> _Problem to solve_: Return the full listing exactly as it is written.

(Some records)
━━━━━━

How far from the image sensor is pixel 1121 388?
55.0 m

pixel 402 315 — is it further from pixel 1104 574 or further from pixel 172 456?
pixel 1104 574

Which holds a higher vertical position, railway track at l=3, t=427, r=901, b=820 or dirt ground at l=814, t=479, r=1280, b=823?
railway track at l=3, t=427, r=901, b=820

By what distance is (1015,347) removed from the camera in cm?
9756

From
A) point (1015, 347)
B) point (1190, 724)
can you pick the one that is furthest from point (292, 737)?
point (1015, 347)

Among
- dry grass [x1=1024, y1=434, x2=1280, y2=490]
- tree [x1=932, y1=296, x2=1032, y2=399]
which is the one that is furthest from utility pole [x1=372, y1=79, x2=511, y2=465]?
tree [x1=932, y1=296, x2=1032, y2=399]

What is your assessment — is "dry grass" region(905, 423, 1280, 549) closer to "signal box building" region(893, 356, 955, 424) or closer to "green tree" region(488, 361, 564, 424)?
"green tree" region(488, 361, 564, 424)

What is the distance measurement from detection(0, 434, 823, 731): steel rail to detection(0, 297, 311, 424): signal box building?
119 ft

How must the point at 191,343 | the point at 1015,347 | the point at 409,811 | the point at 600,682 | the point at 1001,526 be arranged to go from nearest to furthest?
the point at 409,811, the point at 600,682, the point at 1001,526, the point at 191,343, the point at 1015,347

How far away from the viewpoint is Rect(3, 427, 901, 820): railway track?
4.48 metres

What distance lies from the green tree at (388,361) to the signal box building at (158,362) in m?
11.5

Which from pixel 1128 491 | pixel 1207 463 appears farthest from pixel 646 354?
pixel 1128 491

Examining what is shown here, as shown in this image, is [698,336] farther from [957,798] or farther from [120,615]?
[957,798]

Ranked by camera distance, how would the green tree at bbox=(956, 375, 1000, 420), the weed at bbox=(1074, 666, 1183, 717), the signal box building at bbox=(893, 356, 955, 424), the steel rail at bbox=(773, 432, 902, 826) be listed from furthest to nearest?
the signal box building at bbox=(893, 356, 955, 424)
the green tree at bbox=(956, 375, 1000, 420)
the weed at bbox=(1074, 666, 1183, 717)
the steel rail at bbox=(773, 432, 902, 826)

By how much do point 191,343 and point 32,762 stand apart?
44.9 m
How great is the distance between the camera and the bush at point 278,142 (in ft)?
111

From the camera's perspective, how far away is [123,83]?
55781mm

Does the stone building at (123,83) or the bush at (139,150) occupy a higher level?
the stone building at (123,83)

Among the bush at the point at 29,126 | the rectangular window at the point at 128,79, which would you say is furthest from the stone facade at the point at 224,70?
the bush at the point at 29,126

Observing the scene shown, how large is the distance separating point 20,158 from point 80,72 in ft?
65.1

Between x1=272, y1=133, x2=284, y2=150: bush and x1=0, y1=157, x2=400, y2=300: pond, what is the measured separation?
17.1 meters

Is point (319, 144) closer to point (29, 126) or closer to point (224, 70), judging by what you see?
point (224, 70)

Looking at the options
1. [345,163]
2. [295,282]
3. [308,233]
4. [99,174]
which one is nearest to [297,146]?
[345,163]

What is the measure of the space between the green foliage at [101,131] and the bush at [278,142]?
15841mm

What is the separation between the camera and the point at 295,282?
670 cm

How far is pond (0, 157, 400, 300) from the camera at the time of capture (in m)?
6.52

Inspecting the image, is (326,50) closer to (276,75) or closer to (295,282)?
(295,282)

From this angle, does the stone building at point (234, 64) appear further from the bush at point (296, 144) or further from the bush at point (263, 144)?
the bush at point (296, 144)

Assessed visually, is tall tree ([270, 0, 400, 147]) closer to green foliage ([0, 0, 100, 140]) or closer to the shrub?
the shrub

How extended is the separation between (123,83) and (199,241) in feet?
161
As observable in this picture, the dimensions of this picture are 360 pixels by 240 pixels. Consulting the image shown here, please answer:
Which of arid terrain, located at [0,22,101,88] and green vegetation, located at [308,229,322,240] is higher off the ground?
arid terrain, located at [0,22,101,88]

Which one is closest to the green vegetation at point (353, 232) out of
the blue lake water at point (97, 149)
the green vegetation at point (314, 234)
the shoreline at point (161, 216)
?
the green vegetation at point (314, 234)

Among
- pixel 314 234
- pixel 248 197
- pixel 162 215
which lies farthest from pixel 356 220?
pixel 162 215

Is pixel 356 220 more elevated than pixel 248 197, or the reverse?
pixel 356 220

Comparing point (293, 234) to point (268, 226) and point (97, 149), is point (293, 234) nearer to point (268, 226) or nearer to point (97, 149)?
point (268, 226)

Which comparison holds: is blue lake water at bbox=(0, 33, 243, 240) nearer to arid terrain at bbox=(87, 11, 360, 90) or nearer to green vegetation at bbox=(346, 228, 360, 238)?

━━━━━━

> _Answer to this task_:
How far from the image sensor is pixel 1121 388?
55.0 m

pixel 402 315 — is it further from pixel 1104 574 or further from pixel 172 456?
pixel 1104 574

Which holds a higher vertical position, railway track at l=3, t=427, r=901, b=820 or dirt ground at l=814, t=479, r=1280, b=823?
railway track at l=3, t=427, r=901, b=820

By what distance is (1015,347) removed from the camera in cm?
9756

From
A) point (1015, 347)
B) point (1190, 724)
can you pick the one that is furthest from point (292, 737)?
point (1015, 347)

Among
- dry grass [x1=1024, y1=434, x2=1280, y2=490]
- tree [x1=932, y1=296, x2=1032, y2=399]
which is the one that is furthest from utility pole [x1=372, y1=79, x2=511, y2=465]?
tree [x1=932, y1=296, x2=1032, y2=399]

What is your assessment — is "dry grass" region(905, 423, 1280, 549) closer to "signal box building" region(893, 356, 955, 424) or closer to "green tree" region(488, 361, 564, 424)?
"green tree" region(488, 361, 564, 424)

What is the distance measurement from detection(0, 434, 823, 731): steel rail to detection(0, 297, 311, 424): signal box building?
119 ft

How must the point at 191,343 | the point at 1015,347 | the point at 409,811 | the point at 600,682 | the point at 1001,526 be arranged to go from nearest to furthest?
the point at 409,811, the point at 600,682, the point at 1001,526, the point at 191,343, the point at 1015,347

How far away from the viewpoint is Rect(3, 427, 901, 820): railway track?
4.48 metres

What distance lies from the green tree at (388,361) to the signal box building at (158,362) in m?
11.5

Which from pixel 1128 491 | pixel 1207 463 appears farthest from pixel 646 354?
pixel 1128 491

Examining what is shown here, as shown in this image, is [698,336] farther from [957,798] or farther from [120,615]?
[957,798]

Ranked by camera distance, how would the green tree at bbox=(956, 375, 1000, 420), the weed at bbox=(1074, 666, 1183, 717), the signal box building at bbox=(893, 356, 955, 424), the steel rail at bbox=(773, 432, 902, 826) be listed from furthest to nearest?
the signal box building at bbox=(893, 356, 955, 424)
the green tree at bbox=(956, 375, 1000, 420)
the weed at bbox=(1074, 666, 1183, 717)
the steel rail at bbox=(773, 432, 902, 826)

By how much do point 191,343 and point 32,762 stand apart?
44.9 m
How great is the distance between the camera and the bush at point 278,142 (in ft)?
111

From the camera's perspective, how far away is [123,83]?
55781mm

Does the stone building at (123,83) or the bush at (139,150) occupy a higher level?
the stone building at (123,83)

Among the bush at the point at 29,126 | the rectangular window at the point at 128,79, which would you say is furthest from the stone facade at the point at 224,70?
the bush at the point at 29,126

Observing the scene shown, how large is the distance separating point 20,158 from point 80,72 in ft?
65.1

Between x1=272, y1=133, x2=284, y2=150: bush and x1=0, y1=157, x2=400, y2=300: pond, what is the measured separation?
17.1 meters

Is point (319, 144) closer to point (29, 126) or closer to point (224, 70), judging by what you see?
point (224, 70)

Looking at the options
1. [345,163]
2. [295,282]
3. [308,233]
4. [99,174]
which one is nearest to [297,146]?
[345,163]

What is the measure of the space between the green foliage at [101,131] and the bush at [278,142]?
15841mm

What is the separation between the camera and the point at 295,282?
670 cm

How far is pond (0, 157, 400, 300) from the camera at the time of capture (in m)?
6.52

Inspecting the image, is (326,50) closer to (276,75) or closer to (295,282)?
(295,282)

From this angle, does the stone building at point (234, 64) appear further from the bush at point (296, 144) or further from the bush at point (263, 144)?
the bush at point (296, 144)

Assessed visually, is tall tree ([270, 0, 400, 147]) closer to green foliage ([0, 0, 100, 140]) or closer to the shrub?
the shrub

How extended is the separation between (123,83) and (199,241) in feet?
161
As observable in this picture, the dimensions of this picture are 360 pixels by 240 pixels. Consulting the image shown here, please answer:
Which of arid terrain, located at [0,22,101,88] and green vegetation, located at [308,229,322,240] is higher off the ground?
arid terrain, located at [0,22,101,88]

Which one is closest to the green vegetation at point (353, 232) out of
the blue lake water at point (97, 149)
the green vegetation at point (314, 234)
the shoreline at point (161, 216)
?
the green vegetation at point (314, 234)

Among
- pixel 314 234
- pixel 248 197
- pixel 162 215
which lies farthest from pixel 356 220?
pixel 162 215

Is pixel 356 220 more elevated than pixel 248 197, or the reverse?
pixel 356 220

Comparing point (293, 234) to point (268, 226) and point (97, 149), is point (293, 234) nearer to point (268, 226) or nearer to point (97, 149)?
point (268, 226)

Which comparison holds: is blue lake water at bbox=(0, 33, 243, 240) nearer to arid terrain at bbox=(87, 11, 360, 90) or nearer to green vegetation at bbox=(346, 228, 360, 238)?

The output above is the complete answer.